Université de Lyon, Lyon, France.
Foot Ankle Surg. 2010 Mar;16(1):32-7. doi: 10.1016/j.fas.2009.03.008. Epub 2009 Jun 2.
In a continuous series of 54 MTP-1 arthrodeses using ball and cup reamers, fusion and great toe position were analyzed.
The population was mainly female (46 versus 8). Mean age at operation was 61 years. Arthrodesis was for four conditions of symptomatic degenerative disease: 36 severe hallux valgus (>35 degrees ), 7 recurrences of hallux valgus, 9 hallux rigidus and 2 hallux varus. Arthrodesis used a medial approach, articular surface preparation by ball and cup reamers (plus perforation by Kirschner wire), and osteosynthesis with three titanium staples. Pre- and postoperative big toe positions were analysed with the Footlog semi-automated X-ray assessment software.
All patients were followed up for a mean 38.6 months (22-56).
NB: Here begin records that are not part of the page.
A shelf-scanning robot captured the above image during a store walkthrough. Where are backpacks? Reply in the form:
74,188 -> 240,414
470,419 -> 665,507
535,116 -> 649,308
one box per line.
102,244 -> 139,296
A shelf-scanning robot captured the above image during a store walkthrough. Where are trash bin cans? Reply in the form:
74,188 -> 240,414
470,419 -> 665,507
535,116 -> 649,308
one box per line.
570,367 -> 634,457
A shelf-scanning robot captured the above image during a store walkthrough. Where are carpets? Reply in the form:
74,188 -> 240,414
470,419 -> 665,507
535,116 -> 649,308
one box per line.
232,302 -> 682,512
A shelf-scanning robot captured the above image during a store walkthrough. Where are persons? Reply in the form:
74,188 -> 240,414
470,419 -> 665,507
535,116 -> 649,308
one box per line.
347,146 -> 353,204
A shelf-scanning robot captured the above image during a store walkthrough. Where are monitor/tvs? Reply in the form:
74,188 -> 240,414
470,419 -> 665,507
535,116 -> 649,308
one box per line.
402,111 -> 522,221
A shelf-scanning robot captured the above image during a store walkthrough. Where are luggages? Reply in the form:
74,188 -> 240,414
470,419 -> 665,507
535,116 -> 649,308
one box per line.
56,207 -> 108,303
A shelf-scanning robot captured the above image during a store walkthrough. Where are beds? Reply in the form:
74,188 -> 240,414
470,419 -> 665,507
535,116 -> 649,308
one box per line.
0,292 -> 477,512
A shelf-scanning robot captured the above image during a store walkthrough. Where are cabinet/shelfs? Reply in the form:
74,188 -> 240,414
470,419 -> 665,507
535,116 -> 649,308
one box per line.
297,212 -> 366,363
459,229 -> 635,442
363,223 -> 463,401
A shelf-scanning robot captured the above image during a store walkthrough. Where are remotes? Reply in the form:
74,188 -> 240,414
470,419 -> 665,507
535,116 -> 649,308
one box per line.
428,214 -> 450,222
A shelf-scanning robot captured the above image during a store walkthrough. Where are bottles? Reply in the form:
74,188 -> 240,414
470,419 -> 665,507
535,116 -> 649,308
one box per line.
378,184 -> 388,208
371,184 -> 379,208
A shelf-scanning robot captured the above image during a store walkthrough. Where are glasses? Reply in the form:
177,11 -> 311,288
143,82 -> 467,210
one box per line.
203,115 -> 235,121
Overall fusion rate was 94.4%, and 99% for primary arthrodesis. Mean time to union was 56 days (74% in 6 weeks), with 3 non-unions (5.6%), including 2 after hallux valgus recurrence. Mean pre-operative toe valgus was 40 degrees and 14.1 degrees at revision for all groups. 95% of arthrodeses fused at a mean lateral metatarsophalangeal angle of 22.6 (18-26 degrees ). Metatarsus varus exceeded 20 degrees in 8 cases, mainly in the severe hallux valgus group; at revision, the mean first intermetatarsal angle was 10.6 degrees (9-12 degrees ).
Arthrodesis of the first metatarsophalangeal joint with ball and cup reamers is a reliable and reproducible technique, giving total correction of big toe valgus. The first intermetatarsal angle was corrected without supplementary osteotomy. Using three pure titanium staples for fixation, rate and time of fusion were in line with reference techniques.
在连续的 54 例 MTP-1 关节融合术,使用球和杯扩孔器,对融合和大脚趾位置进行了分析。
该人群主要为女性(46 例对 8 例)。手术时的平均年龄为 61 岁。关节融合术用于四种有症状的退行性疾病:36 例严重的拇外翻(>35 度),7 例拇外翻复发,9 例僵硬,2 例内翻。关节融合采用内侧入路,球和杯扩孔器(加克氏针穿孔)关节面准备,三钛钉固定。使用 Footlog 半自动 X 射线评估软件分析术前和术后大脚趾位置。
所有患者平均随访 38.6 个月(22-56)。总体融合率为 94.4%,初次融合率为 99%。平均愈合时间为 56 天(6 周内 74%),有 3 例不愈合(5.6%),其中 2 例发生在拇外翻复发后。所有组的术前趾外翻平均为 40 度,翻修时为 14.1 度。95%的融合发生在平均外侧跖趾关节角为 22.6(18-26 度)。8 例有 20 度以上的跖骨内翻,主要发生在严重的拇外翻组;翻修时,第一跖骨间角平均为 10.6 度(9-12 度)。
使用球和杯扩孔器进行第一跖趾关节融合是一种可靠和可重复的技术,可完全矫正大脚趾外翻。第一跖骨间角无需辅助截骨即可矫正。使用三根纯钛钉固定,融合率和融合时间与参考技术一致。